Hannah had many contacts with police in her youth as both a victim and offender. Hannah was frequently in contact with police for offences including motor vehicle theft, property damage, drug detection, theft and aggravated assault with associated factors of alcohol or drugs. Between the ages of 15 and 17 Hannah had numerous juvenile justice custody episodes for periods of up to six months as well as juvenile control orders, and probation with and without supervision. Hannah has had 96 police contacts recorded, 33 of which relate to domestic violence and has had hundreds of days in both juvenile and adult custody. Hannah has served numerous short remand and prison sentences as an adult.

After the birth of her first child she and her baby became homeless. She lost her public housing when she had a number of custodial episodes during which she also attempted suicide and had a number of self-harm reports. When out of prison Hannah continued to experience dozens of domestic violence episodes resulting in 17 AVOs being taken out by Hannah against her partner and her partner against Hannah. In the majority of these contacts the police note that alcohol was involved. On one occasion police were called to Hannah’s place and found she had been seriously assaulted by her partner, and then arrested her for breaching community orders. On another occasion Hannah was evicted from a housing tenancy after her partner damaged the property, and soon after committed a serious offence and spent another year in custody. There were numerous reports by police to Community Services of a child at risk in the DV instances.

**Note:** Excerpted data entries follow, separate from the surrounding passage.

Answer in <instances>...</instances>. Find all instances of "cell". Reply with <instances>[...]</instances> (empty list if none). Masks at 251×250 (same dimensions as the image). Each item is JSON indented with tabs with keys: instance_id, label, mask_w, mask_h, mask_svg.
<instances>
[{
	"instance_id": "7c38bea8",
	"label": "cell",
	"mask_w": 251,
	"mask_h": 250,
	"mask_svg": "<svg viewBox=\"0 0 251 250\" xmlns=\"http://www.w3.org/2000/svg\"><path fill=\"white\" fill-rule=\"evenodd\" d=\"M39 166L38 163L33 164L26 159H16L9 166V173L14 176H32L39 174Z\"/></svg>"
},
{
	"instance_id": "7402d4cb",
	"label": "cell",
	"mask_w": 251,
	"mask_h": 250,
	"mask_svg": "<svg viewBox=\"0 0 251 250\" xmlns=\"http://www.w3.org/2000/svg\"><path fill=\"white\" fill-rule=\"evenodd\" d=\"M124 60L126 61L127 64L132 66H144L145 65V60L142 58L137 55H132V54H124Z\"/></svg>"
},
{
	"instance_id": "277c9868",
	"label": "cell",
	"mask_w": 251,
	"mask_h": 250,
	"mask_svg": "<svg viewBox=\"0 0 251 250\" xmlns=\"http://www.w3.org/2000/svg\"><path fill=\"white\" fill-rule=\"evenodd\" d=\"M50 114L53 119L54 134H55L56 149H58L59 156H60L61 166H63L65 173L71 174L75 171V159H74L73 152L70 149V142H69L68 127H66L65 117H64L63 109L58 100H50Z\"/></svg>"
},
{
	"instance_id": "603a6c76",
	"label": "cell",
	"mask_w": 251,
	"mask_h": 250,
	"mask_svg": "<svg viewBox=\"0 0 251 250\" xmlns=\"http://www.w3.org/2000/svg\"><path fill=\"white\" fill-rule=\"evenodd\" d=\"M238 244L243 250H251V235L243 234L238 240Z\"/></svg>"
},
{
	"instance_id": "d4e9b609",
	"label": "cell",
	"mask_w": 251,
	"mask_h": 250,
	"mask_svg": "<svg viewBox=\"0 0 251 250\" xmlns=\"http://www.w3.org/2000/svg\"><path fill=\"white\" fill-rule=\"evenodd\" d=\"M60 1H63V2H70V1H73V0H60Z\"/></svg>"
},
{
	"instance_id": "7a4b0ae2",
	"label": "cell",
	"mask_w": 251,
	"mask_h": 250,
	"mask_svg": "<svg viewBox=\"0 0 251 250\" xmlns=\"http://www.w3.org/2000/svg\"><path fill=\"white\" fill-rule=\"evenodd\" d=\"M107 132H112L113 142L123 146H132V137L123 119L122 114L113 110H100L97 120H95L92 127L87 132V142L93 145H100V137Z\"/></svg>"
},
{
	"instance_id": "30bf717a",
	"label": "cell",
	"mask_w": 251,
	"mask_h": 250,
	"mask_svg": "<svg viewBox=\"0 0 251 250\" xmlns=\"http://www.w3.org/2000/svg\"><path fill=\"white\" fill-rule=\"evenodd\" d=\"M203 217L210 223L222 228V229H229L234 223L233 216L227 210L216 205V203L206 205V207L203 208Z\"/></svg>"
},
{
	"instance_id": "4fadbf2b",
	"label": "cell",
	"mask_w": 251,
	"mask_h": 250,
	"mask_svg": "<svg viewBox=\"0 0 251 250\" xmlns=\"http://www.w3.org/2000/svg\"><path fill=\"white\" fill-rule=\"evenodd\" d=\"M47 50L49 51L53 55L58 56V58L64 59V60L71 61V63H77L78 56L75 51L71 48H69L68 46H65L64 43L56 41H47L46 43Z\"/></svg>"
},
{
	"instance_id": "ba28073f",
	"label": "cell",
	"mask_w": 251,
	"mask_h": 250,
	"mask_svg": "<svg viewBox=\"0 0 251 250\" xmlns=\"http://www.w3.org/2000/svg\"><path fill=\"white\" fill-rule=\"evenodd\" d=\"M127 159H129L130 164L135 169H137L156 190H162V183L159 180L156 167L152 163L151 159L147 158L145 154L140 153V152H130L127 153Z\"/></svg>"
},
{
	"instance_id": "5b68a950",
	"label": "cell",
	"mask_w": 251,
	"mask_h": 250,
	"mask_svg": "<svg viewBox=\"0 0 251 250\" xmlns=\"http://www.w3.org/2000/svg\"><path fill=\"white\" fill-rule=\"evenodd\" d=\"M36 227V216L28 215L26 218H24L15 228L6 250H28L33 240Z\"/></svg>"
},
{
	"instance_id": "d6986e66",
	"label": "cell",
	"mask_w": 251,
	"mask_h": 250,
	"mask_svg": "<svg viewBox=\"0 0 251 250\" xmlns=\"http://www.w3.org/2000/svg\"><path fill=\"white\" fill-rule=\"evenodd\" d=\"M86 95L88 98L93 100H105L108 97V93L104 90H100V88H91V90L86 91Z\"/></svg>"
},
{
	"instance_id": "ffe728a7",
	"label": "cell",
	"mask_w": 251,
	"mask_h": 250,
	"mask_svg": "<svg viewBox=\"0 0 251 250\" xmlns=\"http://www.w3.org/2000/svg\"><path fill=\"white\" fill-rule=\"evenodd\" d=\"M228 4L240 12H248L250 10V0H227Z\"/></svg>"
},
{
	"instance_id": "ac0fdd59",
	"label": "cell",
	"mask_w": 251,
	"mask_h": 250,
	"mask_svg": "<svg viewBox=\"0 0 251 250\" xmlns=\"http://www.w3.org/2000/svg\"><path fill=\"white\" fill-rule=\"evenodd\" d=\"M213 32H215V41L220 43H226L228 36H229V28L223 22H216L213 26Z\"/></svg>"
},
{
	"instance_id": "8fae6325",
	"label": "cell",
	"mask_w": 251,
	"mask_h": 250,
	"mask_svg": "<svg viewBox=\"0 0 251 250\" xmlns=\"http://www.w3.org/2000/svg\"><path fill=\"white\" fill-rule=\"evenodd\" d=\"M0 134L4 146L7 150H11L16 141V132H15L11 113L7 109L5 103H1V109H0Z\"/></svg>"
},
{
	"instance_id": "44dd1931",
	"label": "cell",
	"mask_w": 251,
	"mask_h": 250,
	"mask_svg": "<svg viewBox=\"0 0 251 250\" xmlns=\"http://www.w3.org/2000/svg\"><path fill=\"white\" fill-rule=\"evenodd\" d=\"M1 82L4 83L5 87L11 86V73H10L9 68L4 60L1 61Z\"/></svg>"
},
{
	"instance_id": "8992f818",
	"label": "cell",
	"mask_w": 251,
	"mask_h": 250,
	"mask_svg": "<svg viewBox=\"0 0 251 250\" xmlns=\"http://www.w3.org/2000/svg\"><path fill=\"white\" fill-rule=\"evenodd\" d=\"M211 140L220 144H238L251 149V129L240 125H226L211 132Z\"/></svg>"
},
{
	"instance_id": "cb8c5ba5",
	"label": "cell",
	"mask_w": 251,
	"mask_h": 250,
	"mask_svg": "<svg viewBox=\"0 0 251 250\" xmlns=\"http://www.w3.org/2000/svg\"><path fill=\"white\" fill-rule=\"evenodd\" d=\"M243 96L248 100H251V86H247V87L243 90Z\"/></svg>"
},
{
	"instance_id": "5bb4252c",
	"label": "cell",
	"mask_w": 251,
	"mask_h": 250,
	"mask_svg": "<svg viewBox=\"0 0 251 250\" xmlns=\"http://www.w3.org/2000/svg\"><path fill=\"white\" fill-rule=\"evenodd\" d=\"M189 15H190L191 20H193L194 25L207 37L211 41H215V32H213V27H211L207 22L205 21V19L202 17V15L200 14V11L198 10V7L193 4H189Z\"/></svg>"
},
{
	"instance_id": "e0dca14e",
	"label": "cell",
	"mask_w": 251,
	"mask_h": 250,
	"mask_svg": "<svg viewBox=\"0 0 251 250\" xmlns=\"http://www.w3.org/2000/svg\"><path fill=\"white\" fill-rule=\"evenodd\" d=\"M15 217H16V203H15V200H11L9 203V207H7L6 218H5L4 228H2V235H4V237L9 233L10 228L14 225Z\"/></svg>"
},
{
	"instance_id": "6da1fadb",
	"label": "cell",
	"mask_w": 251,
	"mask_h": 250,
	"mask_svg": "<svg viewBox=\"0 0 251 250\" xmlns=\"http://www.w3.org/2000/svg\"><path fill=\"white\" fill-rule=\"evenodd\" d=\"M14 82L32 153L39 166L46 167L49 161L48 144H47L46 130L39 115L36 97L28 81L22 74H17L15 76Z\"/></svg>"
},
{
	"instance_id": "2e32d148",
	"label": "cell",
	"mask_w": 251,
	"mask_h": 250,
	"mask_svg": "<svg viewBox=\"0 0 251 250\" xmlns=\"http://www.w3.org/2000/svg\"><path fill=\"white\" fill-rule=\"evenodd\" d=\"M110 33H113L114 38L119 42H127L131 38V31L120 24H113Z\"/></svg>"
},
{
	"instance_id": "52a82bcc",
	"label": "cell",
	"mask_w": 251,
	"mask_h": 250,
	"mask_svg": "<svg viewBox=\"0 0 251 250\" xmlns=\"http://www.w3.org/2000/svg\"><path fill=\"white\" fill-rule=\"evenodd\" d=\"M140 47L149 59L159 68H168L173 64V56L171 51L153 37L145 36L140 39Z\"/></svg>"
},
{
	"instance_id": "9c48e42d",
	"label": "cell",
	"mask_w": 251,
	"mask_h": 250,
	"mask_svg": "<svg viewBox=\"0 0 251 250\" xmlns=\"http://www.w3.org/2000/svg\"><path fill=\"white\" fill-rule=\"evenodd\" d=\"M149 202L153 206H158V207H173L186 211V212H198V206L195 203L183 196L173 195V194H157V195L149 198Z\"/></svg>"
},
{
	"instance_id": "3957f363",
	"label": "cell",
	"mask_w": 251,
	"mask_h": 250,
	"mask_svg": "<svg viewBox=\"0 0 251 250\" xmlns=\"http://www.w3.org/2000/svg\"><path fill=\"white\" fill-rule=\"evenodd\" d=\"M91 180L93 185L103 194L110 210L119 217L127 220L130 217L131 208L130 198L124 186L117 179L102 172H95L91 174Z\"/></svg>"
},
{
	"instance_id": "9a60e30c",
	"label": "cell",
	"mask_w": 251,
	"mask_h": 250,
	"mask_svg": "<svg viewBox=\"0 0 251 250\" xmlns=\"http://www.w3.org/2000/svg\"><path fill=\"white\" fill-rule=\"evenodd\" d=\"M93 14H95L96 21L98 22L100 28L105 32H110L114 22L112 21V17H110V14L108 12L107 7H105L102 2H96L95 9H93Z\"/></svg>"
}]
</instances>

Hannah continues to move in and out of public housing, custody and homelessness. Hannah’s regular contact with police for DV related matters began just after the birth of her first child, and intensified following the birth of each subsequent child.  Police noted that Hannah is illiterate and this may assist in explaining some of her interactions with criminal justice and human service agencies; for example, her repeated offences relating to driving whilst unlicensed, and her lack of pursuing of AVOs on a number of occasions. There have been systemic failings to intervene and support her as a child and as an adult.